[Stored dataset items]
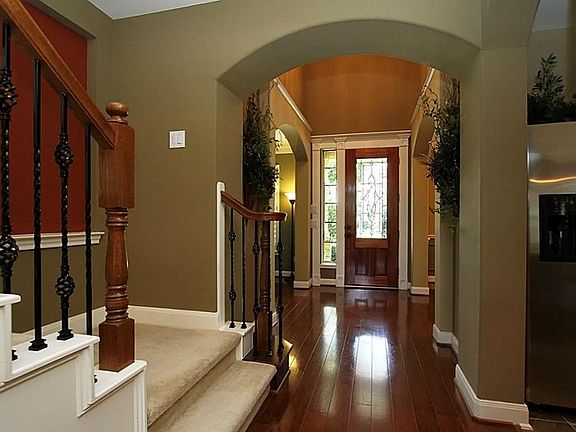 A gorgeous leaded front door with side light & crown molding opens to the two story entry with beaut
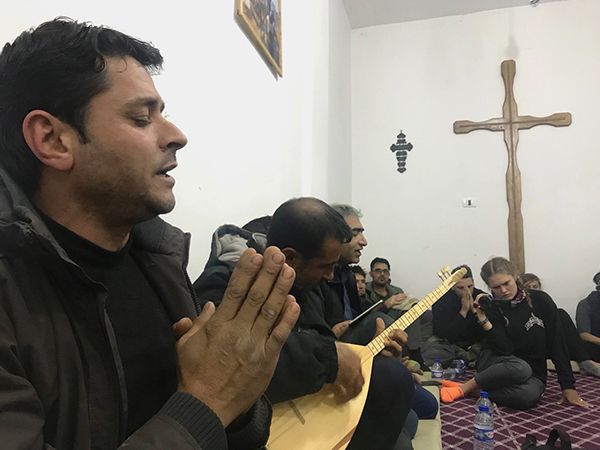 New Syrian Christians sing a prayer with traditional Kurdish guitar.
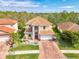 Beautiful two-story home featuring a tile roof, brick driveway, a two-car garage, and lush landscaping at 12410 Cinqueterre Dr, Venice, FL 34293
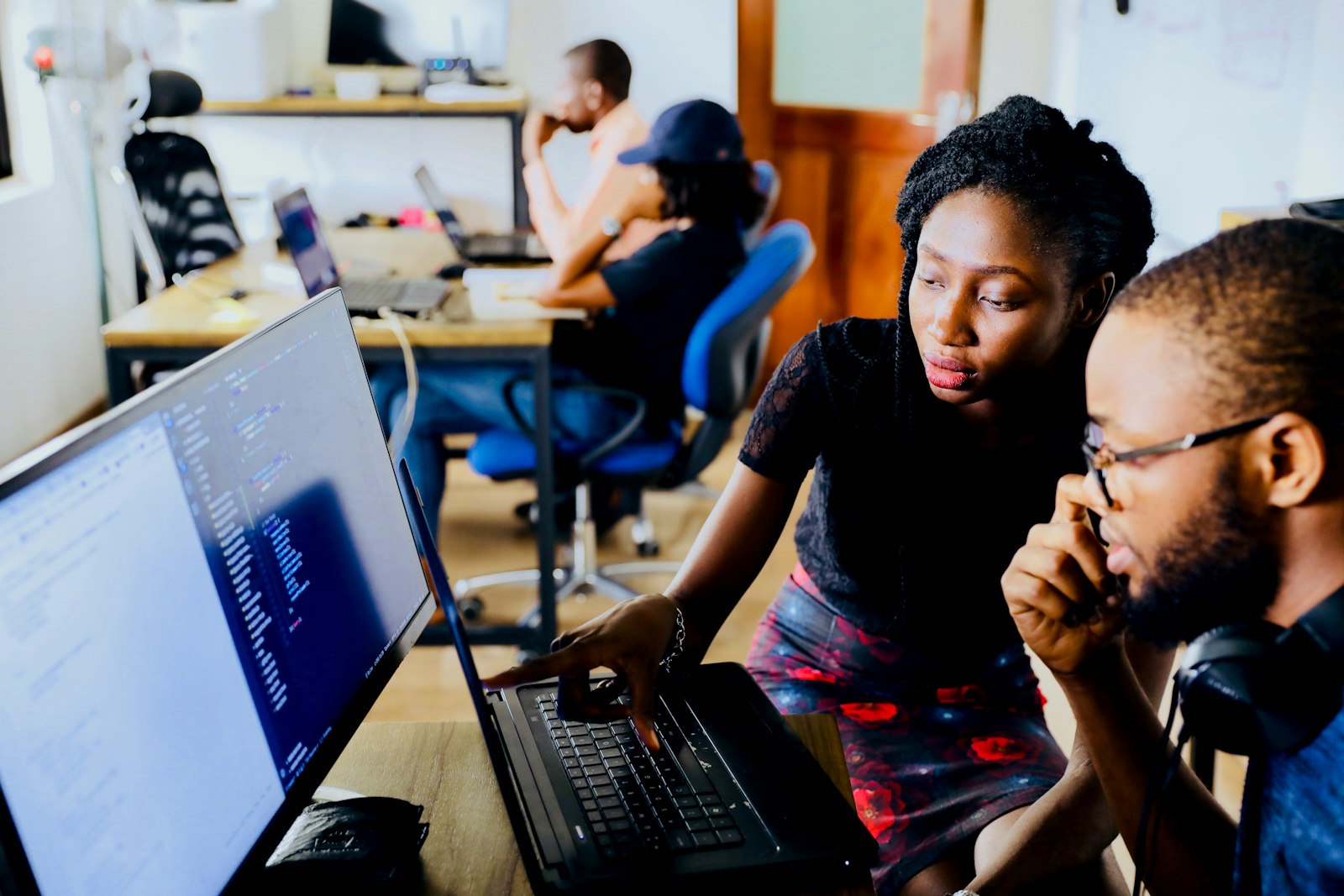 A trainer guiding a student through code on a laptop during a one-to-one session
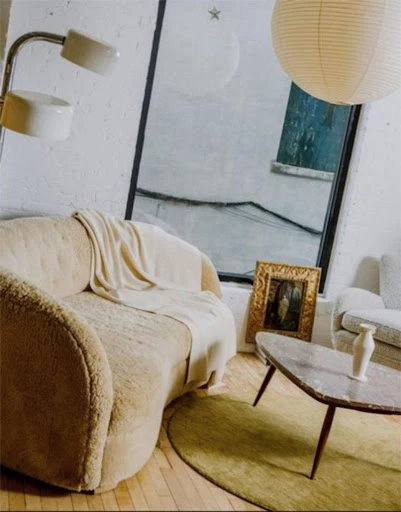 Interior design featuring a tan sofa with a throw blanket, set on a wooden floor with a modern coffee table and minimalist decor.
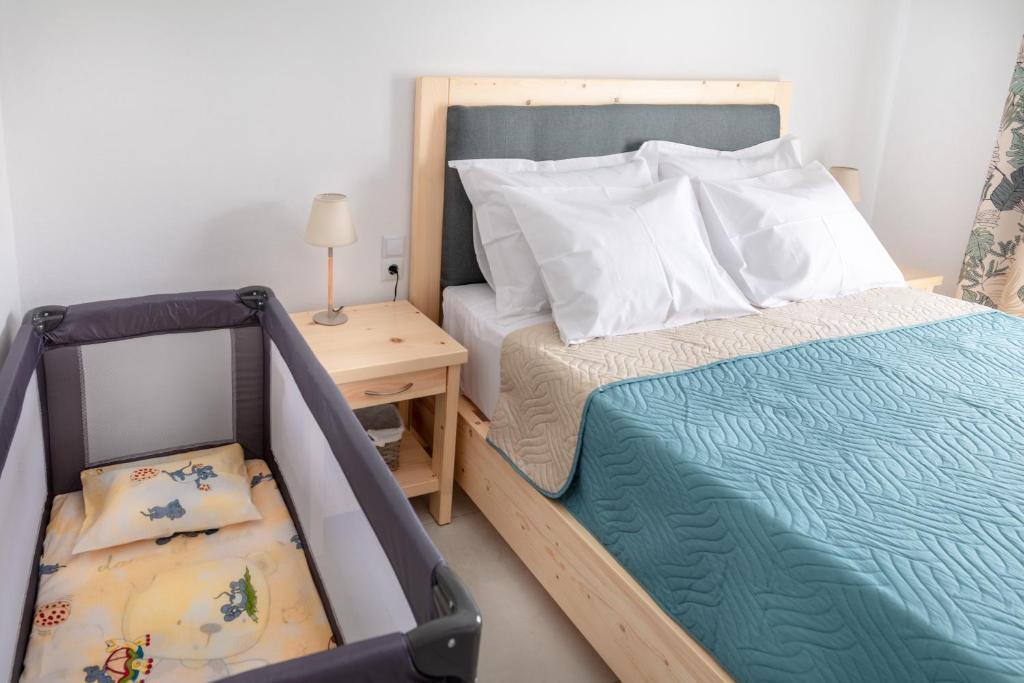 Postel nebo postele na pokoji v ubytování Serenity apartment Mochlos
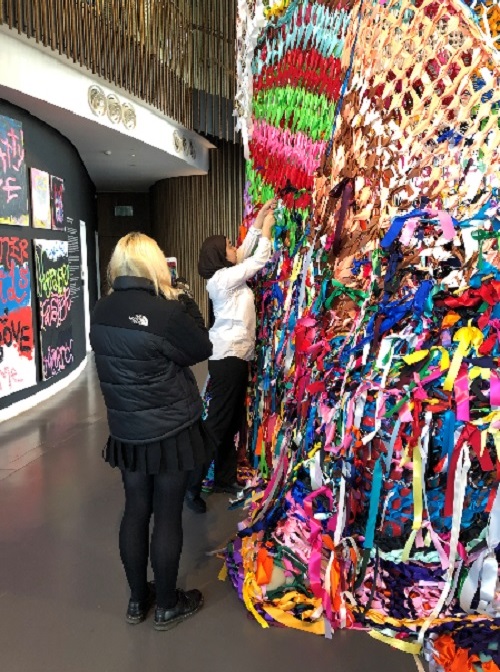 Students standing admiring a 'Textile Wall'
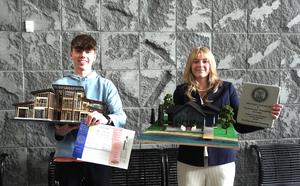 Two students show their  architectural models taken to the state MITES.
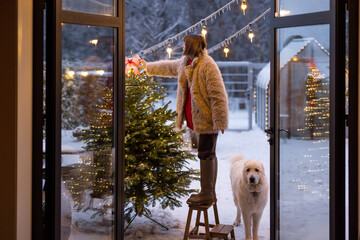 Young woman decorates Christmas tree, attaching festive bow on top while standing on step ladder at...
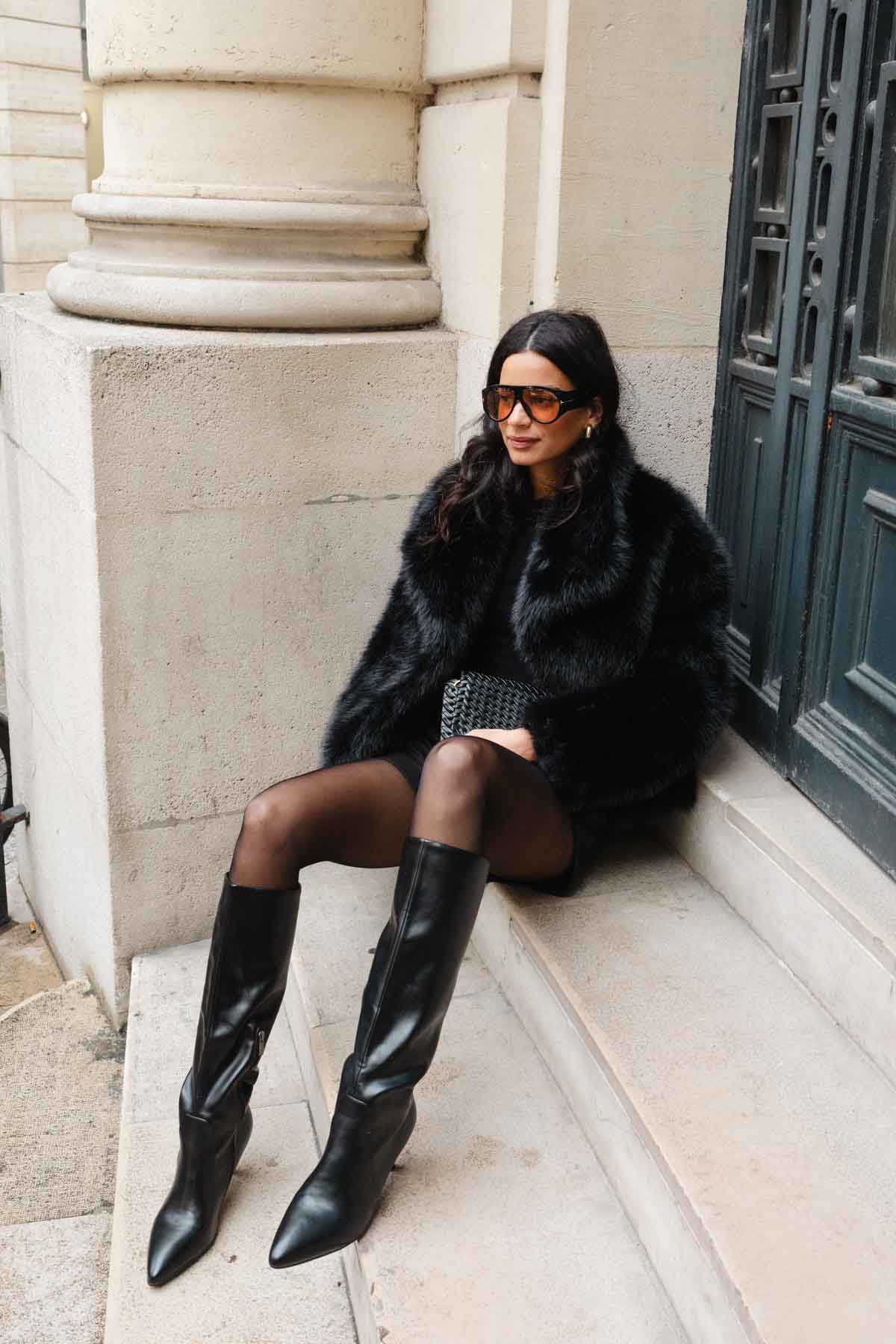 אישה לובשת מעיל פרווה שחור, גרביונים ומגפיים גבוהים אופנתיים, יושבת על מדרגות בעיר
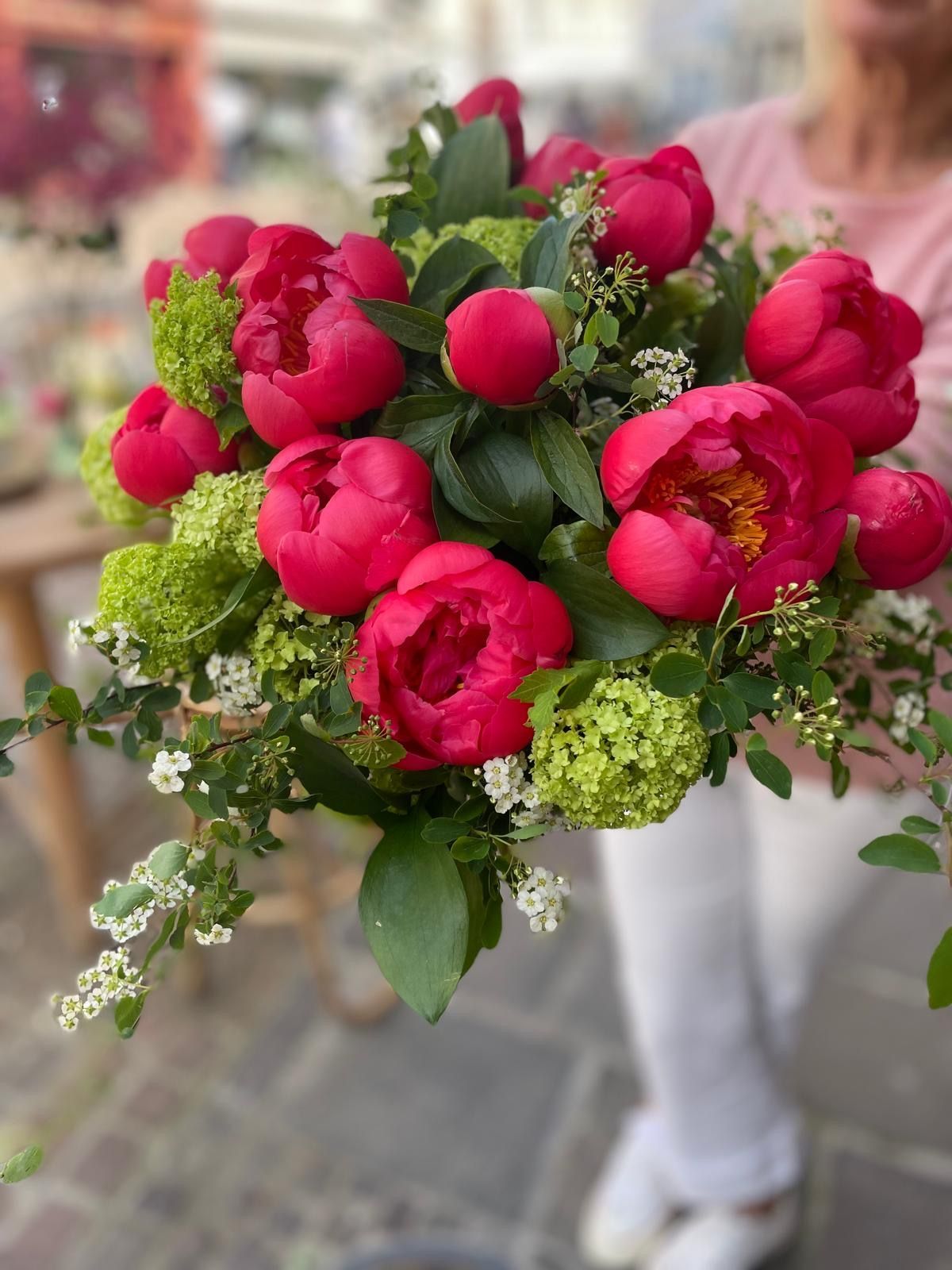 Une femme tient un bouquet de fleurs dans sa main.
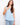 Light blue sleeveless top with a scoop neckline, featuring side button detailing for a stylish touch. By Charlie B.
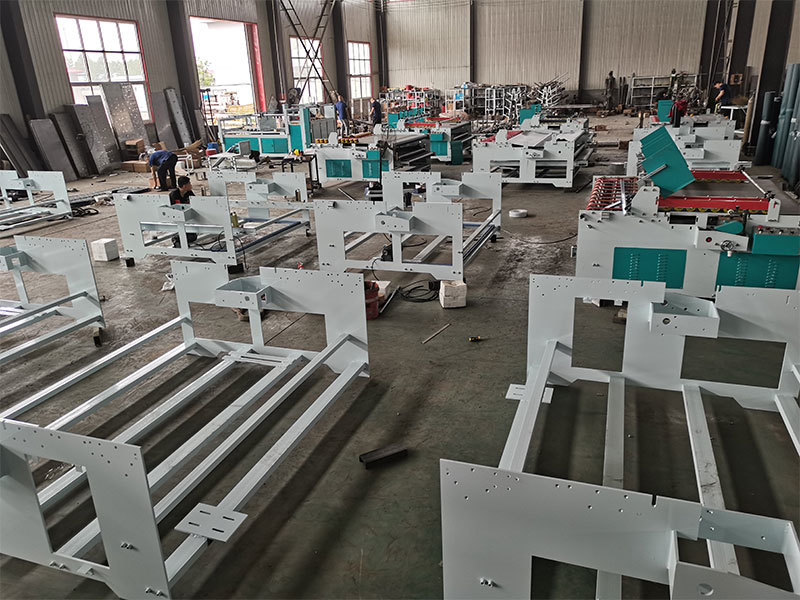 Semi-automatic box gluing machine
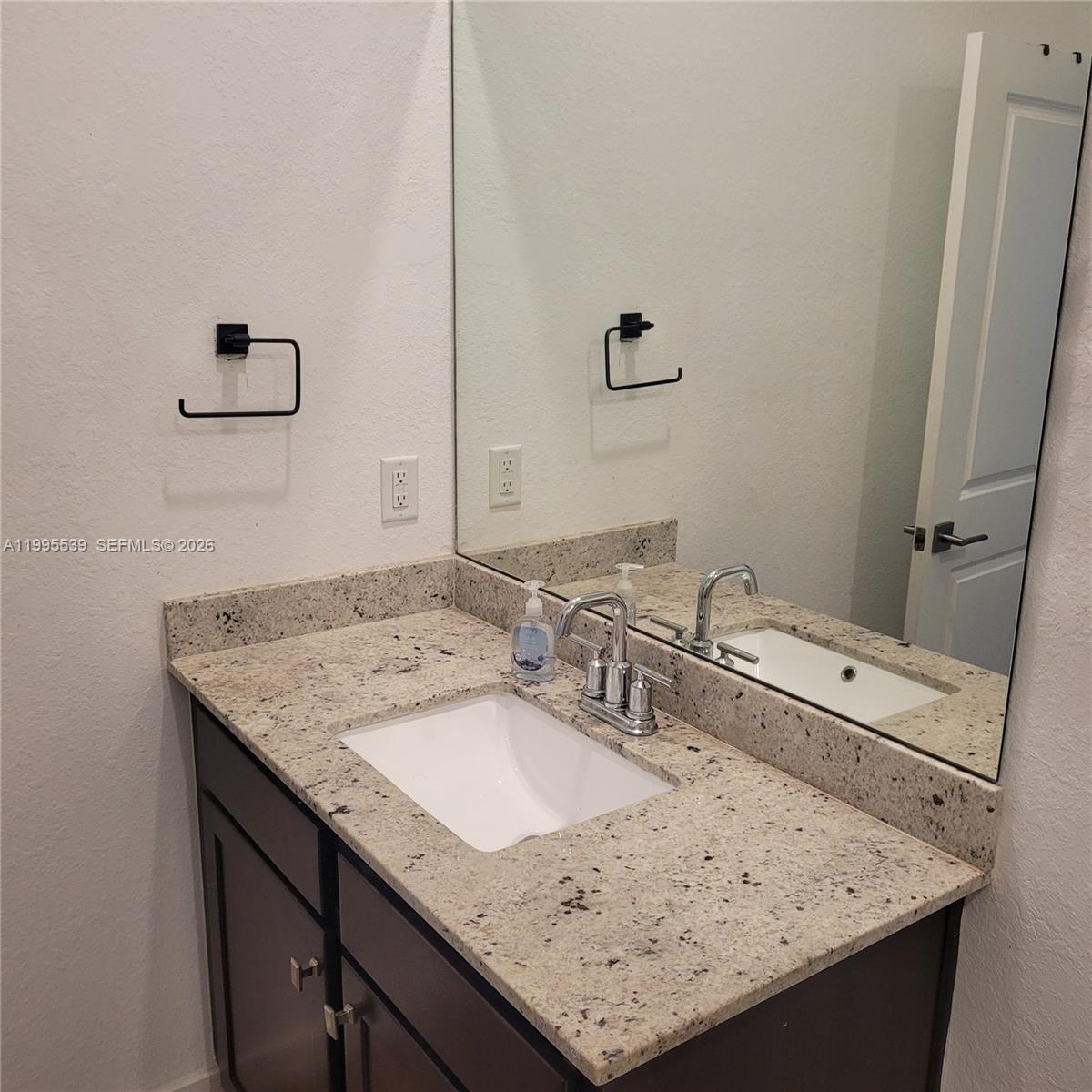 19723 Weathervane Way Loxahatchee, FL 33470 - Photo 21 of 24 a bathroom with a granite countertop sink and a mirror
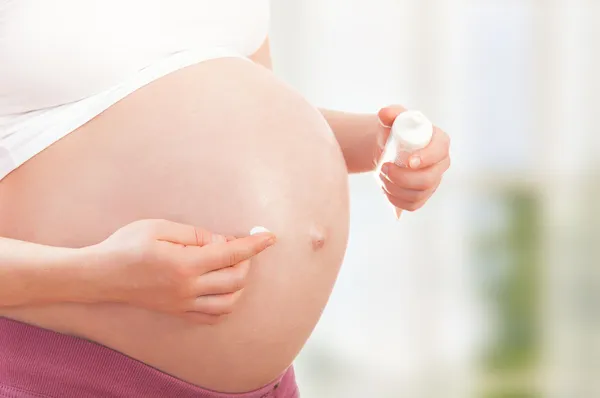 Buik van zwangere vrouw en hydraterende crème — Stockfoto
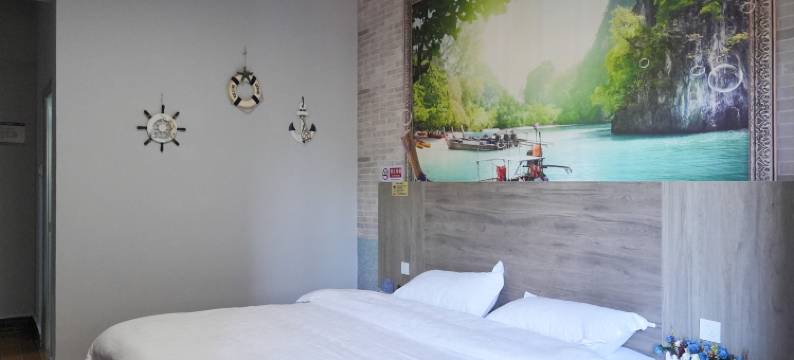 芒果御园酒店(景洪曼听公园店)图片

What this task involves. Can you set down every line of text in the material above word for word, leaving out the pictures?

Response area.
 A gorgeous leaded front door with side light & crown molding opens to the two story entry with beaut
 New Syrian Christians sing a prayer with traditional Kurdish guitar.
 Beautiful two-story home featuring a tile roof, brick driveway, a two-car garage, and lush landscaping at 12410 Cinqueterre Dr, Venice, FL 34293
 A trainer guiding a student through code on a laptop during a one-to-one session
 Interior design featuring a tan sofa with a throw blanket, set on a wooden floor with a modern coffee table and minimalist decor.
 Postel nebo postele na pokoji v ubytování Serenity apartment Mochlos
 Students standing admiring a 'Textile Wall'
 Two students show their  architectural models taken to the state MITES.
 Young woman decorates Christmas tree, attaching festive bow on top while standing on step ladder at...
 אישה לובשת מעיל פרווה שחור, גרביונים ומגפיים גבוהים אופנתיים, יושבת על מדרגות בעיר
 Une femme tient un bouquet de fleurs dans sa main.
 Light blue sleeveless top with a scoop neckline, featuring side button detailing for a stylish touch. By Charlie B.
 Semi-automatic box gluing machine
 19723 Weathervane Way Loxahatchee, FL 33470 - Photo 21 of 24 a bathroom with a granite countertop sink and a mirror
 Buik van zwangere vrouw en hydraterende crème — Stockfoto
 芒果御园酒店(景洪曼听公园店)图片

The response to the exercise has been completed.